The Buffalo Field Campaign believes that managing these herds for abundance through a Tribal co-stewardship program, rather than limiting their populations to barely viable numbers, is in the best interests of the ecosystem, Indigenous and non-tribal hunters, and the Buffalo themselves. Managing for abundance should include opening up available habitat on National Forest and other public lands adjacent to the Park, not just increasing the number of Buffalo the IBMP allows within Park boundaries.
“The current Bison management plan is broken. It's been broken for 30 years. A new plan is needed that manages for the best buffalo conservation and a revived flourishing ecosystem,” says Dallas Gudgell, BFC Board Vice President and Tribal Programs Director. “This is our national mammal - our public trust - in a United Nations UNESCO World Heritage site and this the best we can come up with for conservation management.”
According to Mike Mease, Campaign Coordinator for BFC, “Wild Buffalo need to be managed as wildlife just like elk. Elk are managed for abundance. Buffalo need to be managed for abundance. But when we keep the population to a minimum then
this is what we’re gonna have: Any Buffalo that dares to be a Buffalo and tries to migrate – kaboom. It’s like Border Patrol.”
The State of Montana with Governor Gianforte and the Livestock Industry’s blessing is currently suing the US Department of the Interior (Case No. CV-24-180-BMM [2024]), claiming that the already unreasonably low bison population mandated by the IBMP is too high, and should be kept to a maximum of 3,000 animals. This legal action runs contrary to both science and the text of the Montana state constitution which requires that “the legislature shall provide adequate remedies to prevent unreasonable depletion of natural resources.” It threatens the health of our grassland and forest ecosystems; it threatens the economy of the gateway communities to Yellowstone National Park that host tourists by the millions coming to see our iconic National Mammal in the wild; and it threatens the religious and treaty rights of the sovereign nations that depend on Buffalo for ceremony and subsistence.

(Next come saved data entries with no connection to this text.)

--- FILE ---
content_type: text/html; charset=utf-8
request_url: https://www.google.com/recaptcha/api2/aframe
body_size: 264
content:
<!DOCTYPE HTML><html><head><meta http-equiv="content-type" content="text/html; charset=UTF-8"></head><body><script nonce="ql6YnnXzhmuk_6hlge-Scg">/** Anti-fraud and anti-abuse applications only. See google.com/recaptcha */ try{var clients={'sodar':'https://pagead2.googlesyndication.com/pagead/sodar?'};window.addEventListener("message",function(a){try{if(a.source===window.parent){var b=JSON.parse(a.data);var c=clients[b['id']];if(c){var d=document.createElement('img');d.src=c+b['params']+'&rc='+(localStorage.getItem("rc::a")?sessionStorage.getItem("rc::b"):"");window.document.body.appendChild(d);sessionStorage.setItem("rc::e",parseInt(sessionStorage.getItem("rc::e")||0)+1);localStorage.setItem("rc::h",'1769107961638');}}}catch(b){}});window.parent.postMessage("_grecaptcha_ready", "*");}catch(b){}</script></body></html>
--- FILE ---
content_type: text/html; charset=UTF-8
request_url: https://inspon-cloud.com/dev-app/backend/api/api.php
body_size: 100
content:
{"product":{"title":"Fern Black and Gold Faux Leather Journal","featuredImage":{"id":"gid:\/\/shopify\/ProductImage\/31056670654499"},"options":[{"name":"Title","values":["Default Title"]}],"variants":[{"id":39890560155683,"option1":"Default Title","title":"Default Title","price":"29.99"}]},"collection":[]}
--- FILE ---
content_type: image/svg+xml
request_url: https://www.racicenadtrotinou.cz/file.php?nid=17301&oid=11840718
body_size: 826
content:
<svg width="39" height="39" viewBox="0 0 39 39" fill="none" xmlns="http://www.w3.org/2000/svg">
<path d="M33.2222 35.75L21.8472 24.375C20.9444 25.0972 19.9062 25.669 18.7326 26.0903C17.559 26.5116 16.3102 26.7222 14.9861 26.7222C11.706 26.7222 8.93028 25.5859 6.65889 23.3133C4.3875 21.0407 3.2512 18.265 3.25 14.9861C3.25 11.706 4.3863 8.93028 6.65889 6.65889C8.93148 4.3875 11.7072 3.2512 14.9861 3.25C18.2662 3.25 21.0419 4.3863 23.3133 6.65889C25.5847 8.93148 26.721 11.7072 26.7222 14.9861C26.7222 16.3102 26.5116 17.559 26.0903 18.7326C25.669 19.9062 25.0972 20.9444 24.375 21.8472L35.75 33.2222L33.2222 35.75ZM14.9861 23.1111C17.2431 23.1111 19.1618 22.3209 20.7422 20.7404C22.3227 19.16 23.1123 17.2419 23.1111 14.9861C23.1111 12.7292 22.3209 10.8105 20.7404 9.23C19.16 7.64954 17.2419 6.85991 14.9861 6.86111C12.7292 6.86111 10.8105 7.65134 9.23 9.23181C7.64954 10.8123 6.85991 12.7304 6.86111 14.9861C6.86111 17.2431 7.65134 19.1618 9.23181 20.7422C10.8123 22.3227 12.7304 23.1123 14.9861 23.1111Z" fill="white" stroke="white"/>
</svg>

“The IBMP is the problem. Buffalo management and conservation continues to fail under this plan. It’s time to try something new - tribal co-management. Tribes know this species well. Tribes and Buffalo co-evolved together with Buffalo at the center of historic and traditional life ways. Tribes have a vested cultural interest in wild Buffalo in numbers commensurate with the available habitat in the Greater Yellowstone ecosystem,” concludes Gudgell.